La tv tedesca a Sedegliano per raccontare Glauco Venier

UDINE. A pochi mesi dalla consacrazione di “Miniatures”, l’album in piano solo e percussioni pubblicato dalla prestigiosa etichetta Ecm di Manfred Eicher, Glauco Venier raccoglie i frutti sostanziosi del suo buon seminare.
Lui, l’artigiano, il contadino del suono, la cui musica lo porta a calcare palcoscenici importanti d’Europa e del mondo, parte, ritorna, riparte e ritorna sempre alla sua Gradisca di Sedegliano.
Miete ovunque consensi, successi, apprezzamenti unanimi, ammirazioni. Ma lui, antidivo per antonomasia, vero senza orpelli, ringrazia, sorride e lascia che a parlare sia la sua musica, la sua arte, capace di toccare i punti più reconditi dell’anima. E ritorna a bottega.
“Miniatures” conferma, come da oltre un decennio ormai, la sua carriera di pianista compositore tra i più affermati nella scena jazz e contemporanea, anche se a lui non piacciono le etichette.
«La musica è musica», dice. Il suo nome e il suo stile risuonano ovunque, meglio nelle chiese, sacre o sconsacrate, in luoghi pieni di spirito, raccolti, nella natura, dove gli piace suonare. «Sta tutto in natura, da sempre. Anche la musica».
La sua si riverbera tra gli applausi del pubblico, nelle ottime recensioni della stampa internazionale e nelle interviste radiotelevisive di rinomate emittenti. Succede anche con “Miniatures”. Tanti i commenti da testate italiane, inglesi, americane, tedesche, francesi.
Unanime il giudizio: un capolavoro. Reviews Music, Jazz Thing, The Irish Time, Musica Jazz, Jazzman, Jazz Zeitung, Classical Lite, Jazz Views e molte ancora. Non da ultima la nota rivista tedesca Stern, che ha attribuito all’album il massimo del giudizio: cinque stelle su cinque.
Non mancano i programmi e i documentari, come poco tempo fa, quando la troupe di “BR Klassik”, il programma culturale più seguito in Baviera, è arrivata da Monaco fino a casa di Glauco per una lunga intervista nei luoghi a lui cari.
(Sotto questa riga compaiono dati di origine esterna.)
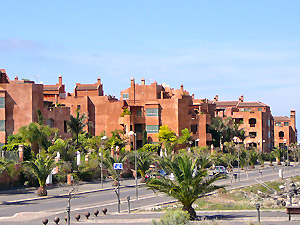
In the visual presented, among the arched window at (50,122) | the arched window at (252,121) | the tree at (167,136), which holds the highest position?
the arched window at (252,121)

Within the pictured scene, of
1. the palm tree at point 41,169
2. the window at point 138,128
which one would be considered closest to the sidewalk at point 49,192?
the palm tree at point 41,169

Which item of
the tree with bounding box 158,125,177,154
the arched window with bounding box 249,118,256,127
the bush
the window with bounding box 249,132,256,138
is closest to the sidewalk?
the bush

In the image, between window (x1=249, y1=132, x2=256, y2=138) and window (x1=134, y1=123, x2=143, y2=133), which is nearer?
window (x1=134, y1=123, x2=143, y2=133)

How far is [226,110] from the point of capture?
117 meters

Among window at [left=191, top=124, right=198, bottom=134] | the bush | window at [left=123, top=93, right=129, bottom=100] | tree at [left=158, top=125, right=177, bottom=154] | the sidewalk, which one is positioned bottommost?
the sidewalk

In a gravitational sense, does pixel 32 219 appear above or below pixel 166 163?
below

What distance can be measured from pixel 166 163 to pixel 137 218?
3049 mm

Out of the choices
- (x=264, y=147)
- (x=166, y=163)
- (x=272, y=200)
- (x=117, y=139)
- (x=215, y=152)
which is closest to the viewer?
(x=166, y=163)

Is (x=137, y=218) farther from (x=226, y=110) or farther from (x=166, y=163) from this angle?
(x=226, y=110)

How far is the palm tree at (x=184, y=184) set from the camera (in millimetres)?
27391

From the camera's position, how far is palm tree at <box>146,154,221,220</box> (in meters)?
27.4

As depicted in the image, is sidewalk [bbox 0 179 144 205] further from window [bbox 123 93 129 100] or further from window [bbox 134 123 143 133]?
window [bbox 123 93 129 100]

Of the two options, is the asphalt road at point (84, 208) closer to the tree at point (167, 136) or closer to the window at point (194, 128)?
the tree at point (167, 136)

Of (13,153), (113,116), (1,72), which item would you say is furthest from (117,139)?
(13,153)
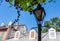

Dallo studio di casa alle cortine medievali, fin la chiesa di Santo Stefano dove per la prima volta, bambino, mise le mani sui tasti dell’organo Zanin. Poi al Tagliamento, fiume caro a Glauco che ama l’acqua, come le isole di Barbana e Sant’Andrea, amate da Pasolini, Giacomini, Turoldo, che più volte ha musicato.
Con il debutto live di “Miniatures” a giugno, nella Sinagoga di Gorizia, dove la spiritualità del luogo e il calore del pubblico erano tutt’uno con lui, il pianoforte e le sculture di Celiberti e Bertoia, ha preso il via una lunga tournée sbarcata oltremanica e oltreoceano.
Dopo l’omaggio a Pasolini all’Unipol di Bologna, con Giuseppe Battiston e Mario Brunello, il Ravello Festival, il Festival di Feltre, il No Borders Music Festival, il PercFest di Laigueglia, i laboratori-concerto del progetto L’Insiúm, solo per dirne alcuni, a settembre Glauco Venier ha suonato al Mapo Art Center di Seoul, al Pitt Inn di Tokyo, anche l’Università Normale di Pisa lo ha scritturato per un concerto e il 16 novembre si esibirà alla Cadogan Hall di Londra, assieme a Klaus Gesing e Norma Winstone.
Con loro ha registrato quattro dischi, tre targati Ecm. Un altro per la stessa maison è di prossima uscita, ancora top secret.
«Lavorare con loro è una gioia. Ci siamo conosciuti qui in Friuli e suoniamo insieme da 17 anni. Sono grandi professionisti, estro e invettiva personalissimi.
Ogni concerto con loro è un viaggio nel viaggio, sempre diverso». Ci sono poi gli amici da poco scomparsi, e il pensiero va a Toots Thielemans.
«Ho avuto l’onore di conoscerlo nel 2009, di frequentare la sua casa a Bruxelles e di suonarci insieme più volte, come al Blue Note di Milano. Ho bellissimi ricordi. Toots era “La Musica”. Uno che lo stile lo aveva nei polmoni. Gli devo molto. Immortale, una preziosa fonte d’ispirazione».
Vola intanto “Miniatures” e il nome non tradisce l’evidenza. È un’opera – si può dirlo – grande.